Task to complete — Please repeat the data below word for word, keeping every line in its original order.

**** Extracted records

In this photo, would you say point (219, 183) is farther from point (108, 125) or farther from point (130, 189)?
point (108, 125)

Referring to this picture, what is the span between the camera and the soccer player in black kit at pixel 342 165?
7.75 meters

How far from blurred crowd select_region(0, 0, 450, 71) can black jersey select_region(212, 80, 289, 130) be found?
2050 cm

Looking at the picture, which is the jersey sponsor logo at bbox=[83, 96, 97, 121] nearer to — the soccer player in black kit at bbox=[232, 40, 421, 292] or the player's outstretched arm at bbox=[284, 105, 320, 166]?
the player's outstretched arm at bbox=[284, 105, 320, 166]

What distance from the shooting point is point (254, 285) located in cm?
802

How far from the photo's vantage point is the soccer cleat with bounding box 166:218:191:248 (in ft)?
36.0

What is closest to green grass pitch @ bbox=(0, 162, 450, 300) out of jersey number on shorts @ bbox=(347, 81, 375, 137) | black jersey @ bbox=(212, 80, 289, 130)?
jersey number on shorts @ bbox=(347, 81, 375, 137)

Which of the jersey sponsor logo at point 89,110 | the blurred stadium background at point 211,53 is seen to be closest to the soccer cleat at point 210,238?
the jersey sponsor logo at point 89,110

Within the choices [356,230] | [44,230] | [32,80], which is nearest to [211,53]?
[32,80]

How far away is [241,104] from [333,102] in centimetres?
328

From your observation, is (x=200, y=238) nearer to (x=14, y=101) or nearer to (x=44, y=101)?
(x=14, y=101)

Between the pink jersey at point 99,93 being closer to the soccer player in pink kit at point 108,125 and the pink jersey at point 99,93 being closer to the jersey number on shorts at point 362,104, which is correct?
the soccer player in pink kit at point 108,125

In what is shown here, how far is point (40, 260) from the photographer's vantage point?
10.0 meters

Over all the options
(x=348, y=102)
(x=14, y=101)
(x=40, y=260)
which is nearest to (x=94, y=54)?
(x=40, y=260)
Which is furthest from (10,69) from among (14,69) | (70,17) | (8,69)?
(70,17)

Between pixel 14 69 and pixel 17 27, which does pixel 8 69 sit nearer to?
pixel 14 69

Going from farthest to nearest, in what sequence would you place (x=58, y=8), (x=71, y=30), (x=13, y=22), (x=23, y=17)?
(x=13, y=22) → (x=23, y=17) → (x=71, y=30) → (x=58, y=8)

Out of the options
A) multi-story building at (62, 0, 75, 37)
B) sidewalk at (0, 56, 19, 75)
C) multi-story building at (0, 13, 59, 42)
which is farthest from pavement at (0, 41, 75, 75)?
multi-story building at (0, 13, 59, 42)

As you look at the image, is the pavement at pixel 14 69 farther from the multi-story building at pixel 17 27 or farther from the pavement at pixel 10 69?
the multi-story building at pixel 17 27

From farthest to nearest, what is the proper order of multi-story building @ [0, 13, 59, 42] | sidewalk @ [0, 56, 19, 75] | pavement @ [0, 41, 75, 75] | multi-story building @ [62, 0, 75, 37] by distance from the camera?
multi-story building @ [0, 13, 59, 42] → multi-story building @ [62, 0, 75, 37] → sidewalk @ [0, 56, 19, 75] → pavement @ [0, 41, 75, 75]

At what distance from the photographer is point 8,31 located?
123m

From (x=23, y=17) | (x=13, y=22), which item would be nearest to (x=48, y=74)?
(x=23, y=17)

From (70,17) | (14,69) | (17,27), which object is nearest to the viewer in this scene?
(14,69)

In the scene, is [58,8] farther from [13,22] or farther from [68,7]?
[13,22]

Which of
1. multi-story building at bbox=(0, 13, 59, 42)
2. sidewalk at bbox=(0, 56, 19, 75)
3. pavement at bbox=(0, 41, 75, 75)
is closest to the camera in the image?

********

Written solution —
In this photo, would you say point (219, 183) is farther from point (108, 125) or farther from point (130, 189)?
point (108, 125)

Referring to this picture, what is the span between the camera and the soccer player in black kit at pixel 342 165?
7.75 meters

How far from blurred crowd select_region(0, 0, 450, 71) can black jersey select_region(212, 80, 289, 130) be found?
2050 cm

Looking at the picture, which is the jersey sponsor logo at bbox=[83, 96, 97, 121] nearer to — the soccer player in black kit at bbox=[232, 40, 421, 292] or the player's outstretched arm at bbox=[284, 105, 320, 166]?
the player's outstretched arm at bbox=[284, 105, 320, 166]

What distance from the shooting point is point (254, 285) located in cm?
802

How far from the photo's vantage point is the soccer cleat with bounding box 166:218:191:248 (in ft)?
36.0

What is closest to green grass pitch @ bbox=(0, 162, 450, 300) out of jersey number on shorts @ bbox=(347, 81, 375, 137) | black jersey @ bbox=(212, 80, 289, 130)?
jersey number on shorts @ bbox=(347, 81, 375, 137)

Which of the jersey sponsor logo at point 89,110 | the blurred stadium background at point 211,53 is seen to be closest to the soccer cleat at point 210,238?
the jersey sponsor logo at point 89,110

Within the choices [356,230] | [44,230] | [32,80], which is nearest to [211,53]?
[32,80]

How far away is [241,104] from [333,102] in centimetres?
328

From your observation, is (x=200, y=238) nearer to (x=14, y=101) or nearer to (x=44, y=101)?
(x=14, y=101)

Between the pink jersey at point 99,93 being closer to the soccer player in pink kit at point 108,125 and the pink jersey at point 99,93 being closer to the jersey number on shorts at point 362,104, which is correct?
the soccer player in pink kit at point 108,125

In what is shown here, how far is point (40, 260) from the photographer's vantage point?
10.0 meters

Over all the options
(x=348, y=102)
(x=14, y=101)
(x=40, y=260)
which is nearest to (x=94, y=54)?
(x=40, y=260)
Which is furthest from (10,69) from among (14,69) | (70,17) | (8,69)?
(70,17)

Between pixel 14 69 and pixel 17 27, which does pixel 8 69 sit nearer to?
pixel 14 69

Going from farthest to nearest, in what sequence would you place (x=58, y=8), (x=71, y=30), (x=13, y=22), (x=23, y=17)?
(x=13, y=22) → (x=23, y=17) → (x=71, y=30) → (x=58, y=8)

Out of the options
A) multi-story building at (62, 0, 75, 37)
B) sidewalk at (0, 56, 19, 75)
C) multi-story building at (0, 13, 59, 42)
which is farthest from pavement at (0, 41, 75, 75)?
multi-story building at (0, 13, 59, 42)

As you look at the image, is the pavement at pixel 14 69 farther from the multi-story building at pixel 17 27 or farther from the pavement at pixel 10 69?
the multi-story building at pixel 17 27

From farthest to nearest, what is the proper order of multi-story building @ [0, 13, 59, 42] | sidewalk @ [0, 56, 19, 75] | pavement @ [0, 41, 75, 75] | multi-story building @ [62, 0, 75, 37] by distance from the camera?
multi-story building @ [0, 13, 59, 42] → multi-story building @ [62, 0, 75, 37] → sidewalk @ [0, 56, 19, 75] → pavement @ [0, 41, 75, 75]

At what distance from the photographer is point 8,31 located?
123m

From (x=23, y=17) | (x=13, y=22), which item would be nearest to (x=48, y=74)?
(x=23, y=17)

From (70,17) | (14,69) | (17,27), which object is nearest to the viewer in this scene?
(14,69)

In the scene, is [58,8] farther from [13,22] or farther from [68,7]?
[13,22]

Which of
1. multi-story building at bbox=(0, 13, 59, 42)
2. sidewalk at bbox=(0, 56, 19, 75)
3. pavement at bbox=(0, 41, 75, 75)
is closest to the camera in the image?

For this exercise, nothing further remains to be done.